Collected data
|---|

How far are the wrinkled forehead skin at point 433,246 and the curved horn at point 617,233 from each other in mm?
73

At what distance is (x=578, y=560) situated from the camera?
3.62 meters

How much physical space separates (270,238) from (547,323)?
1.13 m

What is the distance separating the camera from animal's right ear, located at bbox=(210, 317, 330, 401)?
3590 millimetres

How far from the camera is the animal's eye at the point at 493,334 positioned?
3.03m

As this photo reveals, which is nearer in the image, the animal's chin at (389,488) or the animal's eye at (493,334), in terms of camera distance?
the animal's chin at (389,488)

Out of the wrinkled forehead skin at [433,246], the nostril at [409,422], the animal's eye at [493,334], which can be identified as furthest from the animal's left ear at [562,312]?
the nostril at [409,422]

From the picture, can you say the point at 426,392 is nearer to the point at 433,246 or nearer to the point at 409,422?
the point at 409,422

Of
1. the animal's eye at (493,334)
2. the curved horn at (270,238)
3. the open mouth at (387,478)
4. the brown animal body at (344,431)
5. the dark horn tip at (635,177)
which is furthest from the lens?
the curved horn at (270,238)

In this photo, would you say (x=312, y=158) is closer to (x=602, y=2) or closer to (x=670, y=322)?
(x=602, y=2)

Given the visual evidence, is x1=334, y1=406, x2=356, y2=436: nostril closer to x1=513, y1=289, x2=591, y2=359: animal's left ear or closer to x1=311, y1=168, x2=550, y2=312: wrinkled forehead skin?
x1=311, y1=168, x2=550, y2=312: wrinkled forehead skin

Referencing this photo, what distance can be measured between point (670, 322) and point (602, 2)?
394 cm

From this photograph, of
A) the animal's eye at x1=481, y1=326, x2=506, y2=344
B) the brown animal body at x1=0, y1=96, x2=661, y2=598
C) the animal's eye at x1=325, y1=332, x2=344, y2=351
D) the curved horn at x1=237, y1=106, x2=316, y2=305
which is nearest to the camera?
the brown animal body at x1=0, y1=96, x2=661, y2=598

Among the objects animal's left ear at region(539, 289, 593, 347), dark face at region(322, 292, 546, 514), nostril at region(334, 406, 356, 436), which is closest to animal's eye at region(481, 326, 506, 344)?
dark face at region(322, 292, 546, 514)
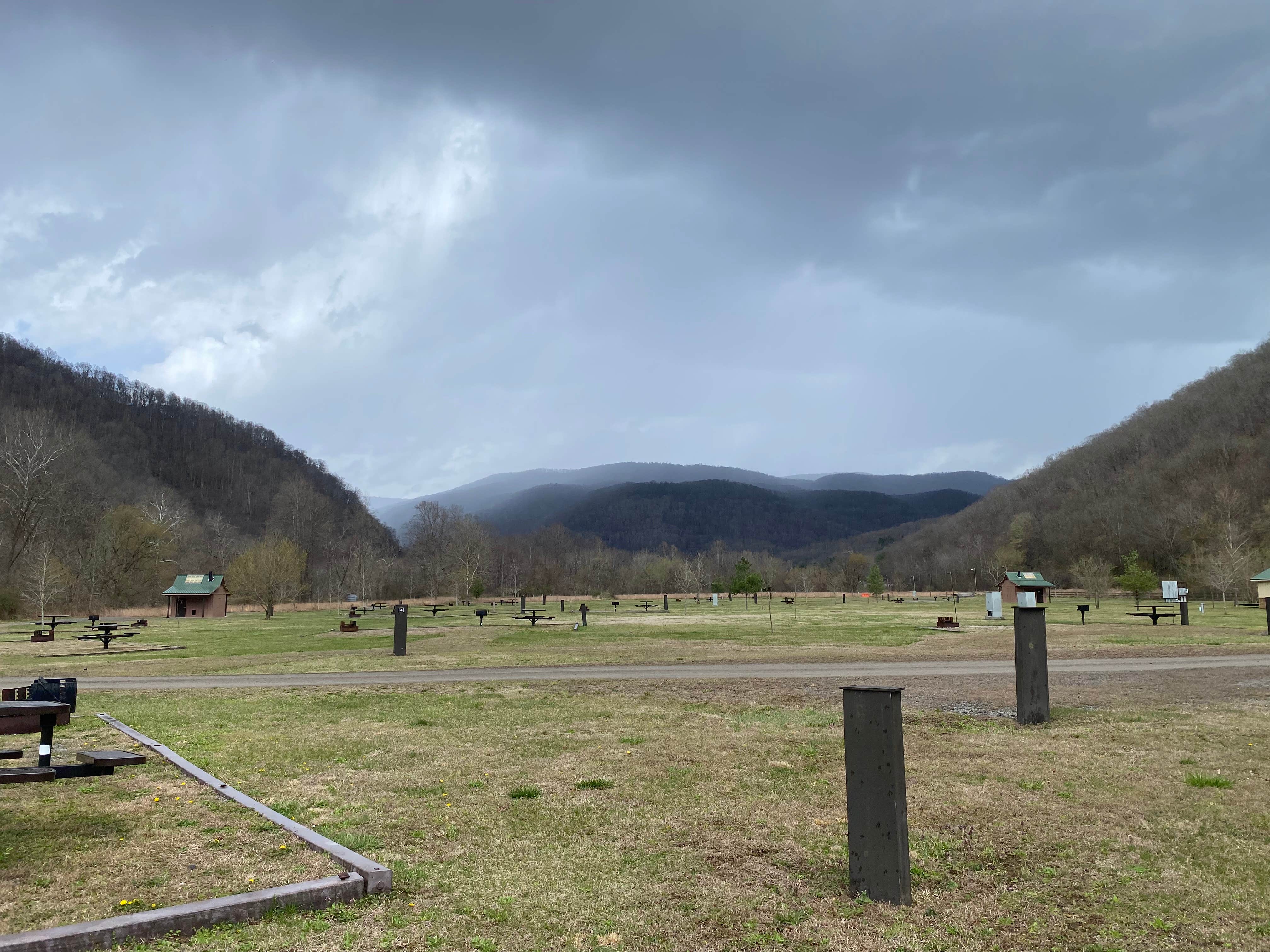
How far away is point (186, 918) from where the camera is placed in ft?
14.6

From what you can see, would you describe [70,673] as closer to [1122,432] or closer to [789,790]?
[789,790]

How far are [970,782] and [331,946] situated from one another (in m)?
6.25

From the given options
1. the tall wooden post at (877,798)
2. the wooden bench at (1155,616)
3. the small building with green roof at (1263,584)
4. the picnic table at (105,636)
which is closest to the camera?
the tall wooden post at (877,798)

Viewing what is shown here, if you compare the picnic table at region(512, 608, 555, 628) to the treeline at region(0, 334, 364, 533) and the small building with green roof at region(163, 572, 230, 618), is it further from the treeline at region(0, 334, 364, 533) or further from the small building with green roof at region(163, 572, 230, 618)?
the treeline at region(0, 334, 364, 533)

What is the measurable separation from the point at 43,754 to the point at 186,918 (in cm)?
420

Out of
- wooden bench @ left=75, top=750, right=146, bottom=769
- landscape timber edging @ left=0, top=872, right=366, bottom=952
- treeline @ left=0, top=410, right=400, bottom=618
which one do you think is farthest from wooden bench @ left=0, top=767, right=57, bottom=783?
treeline @ left=0, top=410, right=400, bottom=618

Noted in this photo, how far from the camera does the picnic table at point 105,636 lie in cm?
2909

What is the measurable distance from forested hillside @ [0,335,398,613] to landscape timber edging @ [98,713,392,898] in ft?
163

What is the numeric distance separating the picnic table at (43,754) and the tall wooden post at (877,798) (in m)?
5.64

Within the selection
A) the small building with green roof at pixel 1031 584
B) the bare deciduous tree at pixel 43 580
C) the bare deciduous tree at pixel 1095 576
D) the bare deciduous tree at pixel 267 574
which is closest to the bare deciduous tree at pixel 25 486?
the bare deciduous tree at pixel 43 580

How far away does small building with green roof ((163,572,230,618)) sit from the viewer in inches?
2849

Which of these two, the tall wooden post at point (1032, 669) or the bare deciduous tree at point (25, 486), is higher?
the bare deciduous tree at point (25, 486)

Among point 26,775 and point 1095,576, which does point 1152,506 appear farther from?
point 26,775

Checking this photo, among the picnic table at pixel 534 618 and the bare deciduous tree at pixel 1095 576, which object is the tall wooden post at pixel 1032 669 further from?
the bare deciduous tree at pixel 1095 576
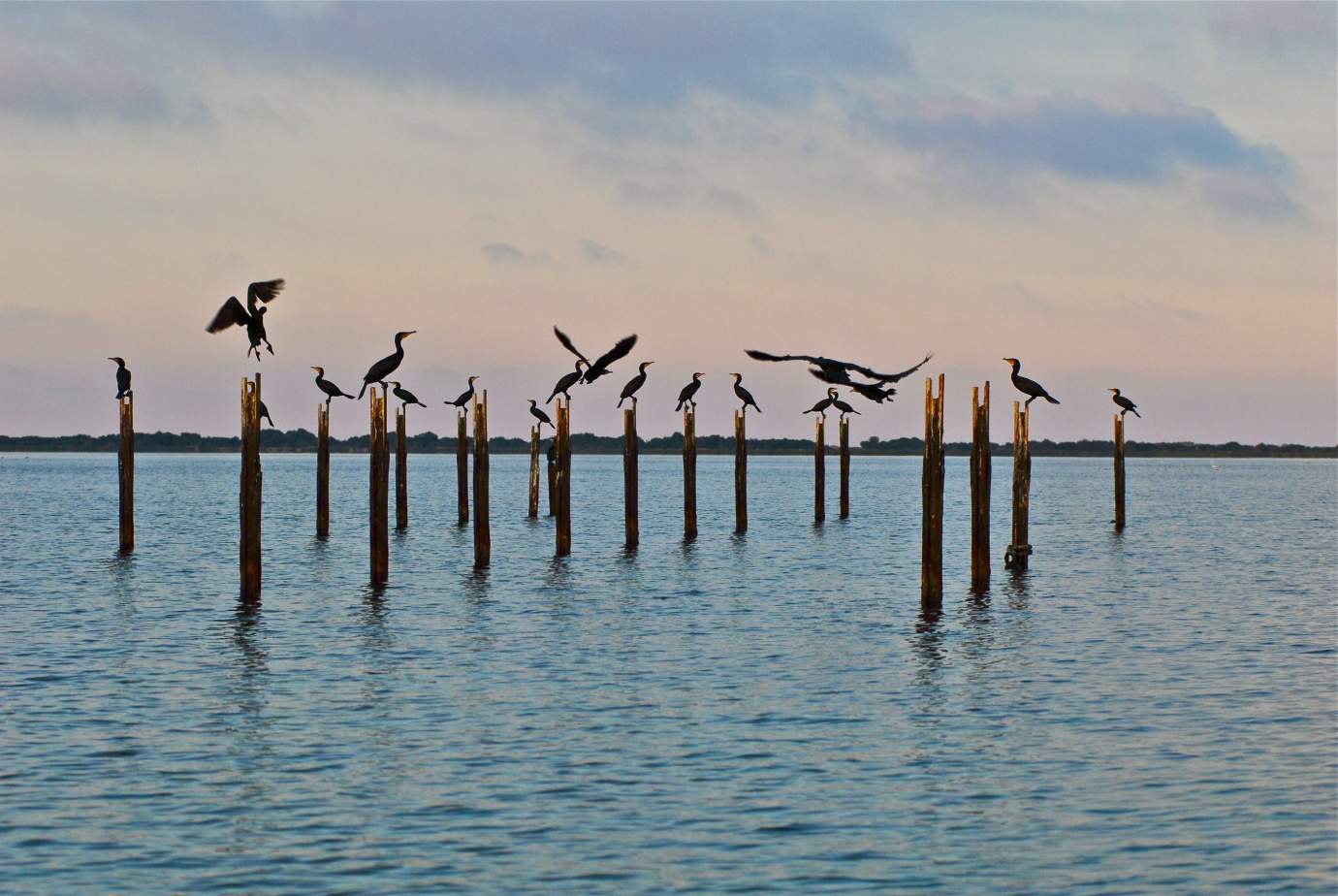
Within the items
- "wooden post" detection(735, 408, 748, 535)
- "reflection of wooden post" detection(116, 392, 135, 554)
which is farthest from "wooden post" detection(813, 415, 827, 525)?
"reflection of wooden post" detection(116, 392, 135, 554)

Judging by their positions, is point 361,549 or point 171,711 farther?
point 361,549

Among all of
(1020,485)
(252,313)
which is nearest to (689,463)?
(1020,485)

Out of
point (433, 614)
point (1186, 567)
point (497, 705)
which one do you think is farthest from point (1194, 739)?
point (1186, 567)

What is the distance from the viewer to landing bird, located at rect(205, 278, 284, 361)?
2112 cm

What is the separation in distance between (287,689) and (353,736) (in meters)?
3.10

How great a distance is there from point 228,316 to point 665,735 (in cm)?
947

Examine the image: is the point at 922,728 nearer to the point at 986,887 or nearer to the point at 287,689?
the point at 986,887

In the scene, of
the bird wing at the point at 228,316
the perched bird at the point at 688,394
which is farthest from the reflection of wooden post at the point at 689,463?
the bird wing at the point at 228,316

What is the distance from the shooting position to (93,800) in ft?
41.4

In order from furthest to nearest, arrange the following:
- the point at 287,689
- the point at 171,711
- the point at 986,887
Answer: the point at 287,689 → the point at 171,711 → the point at 986,887

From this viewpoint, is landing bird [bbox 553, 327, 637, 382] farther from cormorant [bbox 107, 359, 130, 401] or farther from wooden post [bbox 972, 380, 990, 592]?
cormorant [bbox 107, 359, 130, 401]

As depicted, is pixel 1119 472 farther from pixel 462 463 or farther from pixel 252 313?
pixel 252 313

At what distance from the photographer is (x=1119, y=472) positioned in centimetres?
4916

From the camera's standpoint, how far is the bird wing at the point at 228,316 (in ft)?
68.9
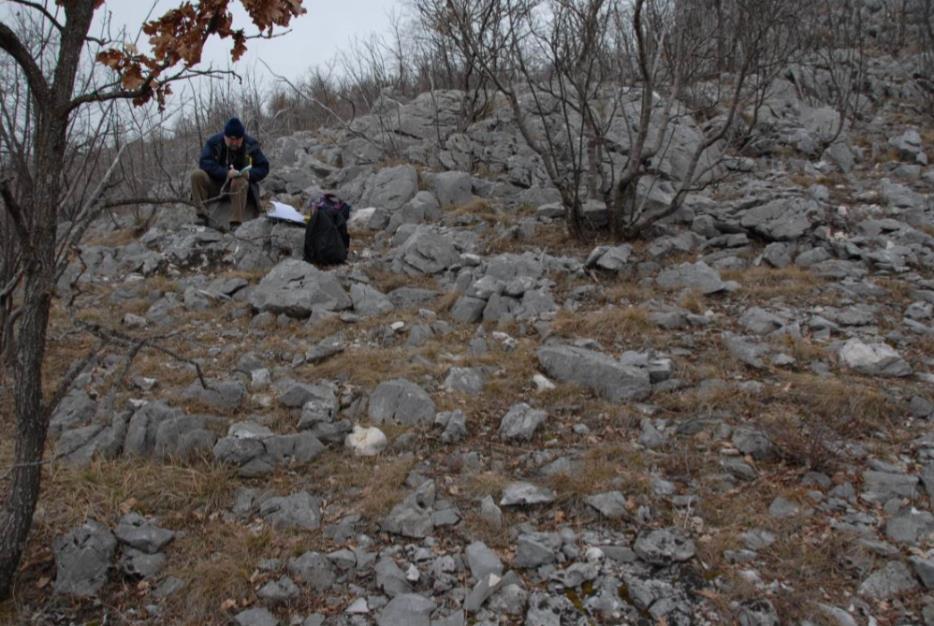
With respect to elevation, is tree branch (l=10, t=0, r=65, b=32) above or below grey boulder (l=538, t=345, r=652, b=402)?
above

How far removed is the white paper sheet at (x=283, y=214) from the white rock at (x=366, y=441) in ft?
13.4

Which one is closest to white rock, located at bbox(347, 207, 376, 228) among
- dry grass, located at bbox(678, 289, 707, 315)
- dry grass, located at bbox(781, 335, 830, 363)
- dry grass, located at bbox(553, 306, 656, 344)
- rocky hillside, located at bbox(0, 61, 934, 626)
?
rocky hillside, located at bbox(0, 61, 934, 626)

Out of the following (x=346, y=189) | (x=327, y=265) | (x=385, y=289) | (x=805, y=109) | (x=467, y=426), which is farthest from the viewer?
(x=805, y=109)

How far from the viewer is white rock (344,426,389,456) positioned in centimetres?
374

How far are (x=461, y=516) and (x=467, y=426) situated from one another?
2.63 ft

|---|

• _OBJECTIVE_
Reproduce the listing above verbatim, starting at the line that contains "From the camera's" and ending at the final line of the listing, with both ends included. Leave the pictures out of your answer.

• _OUTPUT BELOW_
From the camera's standpoint, how far is the bird wing at the point at 228,316 (in ft)?
68.9
With respect to elevation, is tree branch (l=10, t=0, r=65, b=32) above or below grey boulder (l=538, t=345, r=652, b=402)?
above

How far removed is the white paper sheet at (x=283, y=214) from the white rock at (x=366, y=441) in ft?
13.4

Which one is closest to white rock, located at bbox(347, 207, 376, 228) among
- dry grass, located at bbox(678, 289, 707, 315)
- dry grass, located at bbox(781, 335, 830, 363)
- dry grass, located at bbox(553, 306, 656, 344)
- rocky hillside, located at bbox(0, 61, 934, 626)
?
rocky hillside, located at bbox(0, 61, 934, 626)

Out of the following (x=346, y=189) | (x=327, y=265) | (x=385, y=289) | (x=805, y=109) | (x=467, y=426), which is farthest from the viewer?
(x=805, y=109)

How far from the viewer is white rock (344,426,389,456) positioned in centimetres?
374

How far are (x=461, y=516) and (x=467, y=426) situated from one another?
2.63 ft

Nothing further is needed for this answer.